Like many small-business owners, Beck doesn’t work a 9-to-5 schedule. It’s just as likely to be a text at 5 a.m. telling her that a truck has broken down, or another text an hour later that a big commercial client wants to come in that day. She’s also on call on weekends.
“I’m very accessible,” Beck said.
And like many small businesses, the COVID-19 pandemic had a serious impact on The Beck Cos., with labor shortages, long material lead times and freight cost increases.
“We had to adapt,” Beck said. “Our gaming division was the most critically affected since our games have commercial applications like bars, colleges, cruise ships and army bases. But we were fortunate, and our employees wanted to stay working throughout COVID. We switched gears and started making disposable face masks for medical professionals and later commercial sneeze guards to help bars, offices and restaurants open back up.”
And while the company has grown some 40% from pre-pandemic levels, the pandemic aftereffects linger in the availability of materials. Skilled labor is also hard to find, Beck adds.
Since last April, Beck and Ampuja have been spending time at a new Closettec showroom in Reading, Mass., an emporium of all things storage related.

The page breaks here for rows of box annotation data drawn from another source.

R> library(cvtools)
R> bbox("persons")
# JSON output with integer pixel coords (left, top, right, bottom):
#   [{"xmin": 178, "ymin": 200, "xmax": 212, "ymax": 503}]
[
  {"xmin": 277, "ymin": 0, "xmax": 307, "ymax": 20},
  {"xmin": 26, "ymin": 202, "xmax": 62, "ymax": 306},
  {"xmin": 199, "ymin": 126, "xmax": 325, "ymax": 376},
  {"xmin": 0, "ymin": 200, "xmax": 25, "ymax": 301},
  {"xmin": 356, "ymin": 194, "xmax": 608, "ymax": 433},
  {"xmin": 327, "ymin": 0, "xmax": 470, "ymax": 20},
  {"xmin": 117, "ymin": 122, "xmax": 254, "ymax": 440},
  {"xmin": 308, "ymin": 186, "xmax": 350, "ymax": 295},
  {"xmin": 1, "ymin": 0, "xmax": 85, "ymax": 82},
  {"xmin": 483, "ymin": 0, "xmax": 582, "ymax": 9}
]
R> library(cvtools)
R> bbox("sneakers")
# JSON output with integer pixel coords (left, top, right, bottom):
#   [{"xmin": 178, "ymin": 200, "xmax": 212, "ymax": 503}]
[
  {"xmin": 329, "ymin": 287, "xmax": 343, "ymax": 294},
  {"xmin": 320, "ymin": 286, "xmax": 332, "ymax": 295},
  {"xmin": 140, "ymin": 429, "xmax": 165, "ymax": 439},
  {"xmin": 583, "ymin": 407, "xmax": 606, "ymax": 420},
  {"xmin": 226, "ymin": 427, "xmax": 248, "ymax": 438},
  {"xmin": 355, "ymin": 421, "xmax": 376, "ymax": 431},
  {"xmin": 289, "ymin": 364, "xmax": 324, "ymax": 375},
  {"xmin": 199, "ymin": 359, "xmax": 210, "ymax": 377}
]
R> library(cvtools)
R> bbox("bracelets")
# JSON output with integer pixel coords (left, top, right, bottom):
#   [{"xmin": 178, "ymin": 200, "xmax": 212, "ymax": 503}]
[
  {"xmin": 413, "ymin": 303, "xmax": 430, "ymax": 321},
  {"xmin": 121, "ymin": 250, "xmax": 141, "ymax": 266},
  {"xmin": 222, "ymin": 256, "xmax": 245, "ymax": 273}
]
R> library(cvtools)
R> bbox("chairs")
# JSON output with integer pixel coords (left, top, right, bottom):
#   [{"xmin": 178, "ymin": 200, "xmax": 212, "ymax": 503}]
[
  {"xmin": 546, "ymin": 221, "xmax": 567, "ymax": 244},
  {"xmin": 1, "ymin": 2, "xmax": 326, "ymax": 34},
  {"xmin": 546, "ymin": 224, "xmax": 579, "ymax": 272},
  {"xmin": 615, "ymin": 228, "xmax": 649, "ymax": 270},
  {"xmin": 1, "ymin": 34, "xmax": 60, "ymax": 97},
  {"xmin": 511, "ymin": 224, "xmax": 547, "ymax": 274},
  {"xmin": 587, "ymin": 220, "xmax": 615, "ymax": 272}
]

Think walk-in closets, Murphy beds, custom bookcases, home office cabinetry, a mudroom, even an innovative laundry room featuring a pet station.
And unlike the appointment-only Rhode Island facility, it is open for conventional retail hours.
“Each of my businesses has a spot dear to my heart,” Beck said, “but I love the challenge of optimizing closet spaces to make them functional and beautiful, and I love seeing the excitement on people’s faces when they tour the new showroom.”
And what’s equally fun, she says, is when she and her family are eating at a restaurant or going to a bank where CAS built the case work and Dark Horse did the metalwork.
“We went to the Winter Classic in Boston, and they were playing on our ice hockey table in front of Fenway Park on live TV,” she said. “Seeing the company eagle logo in the corners of the game tables in a bar, it’s always a rush.”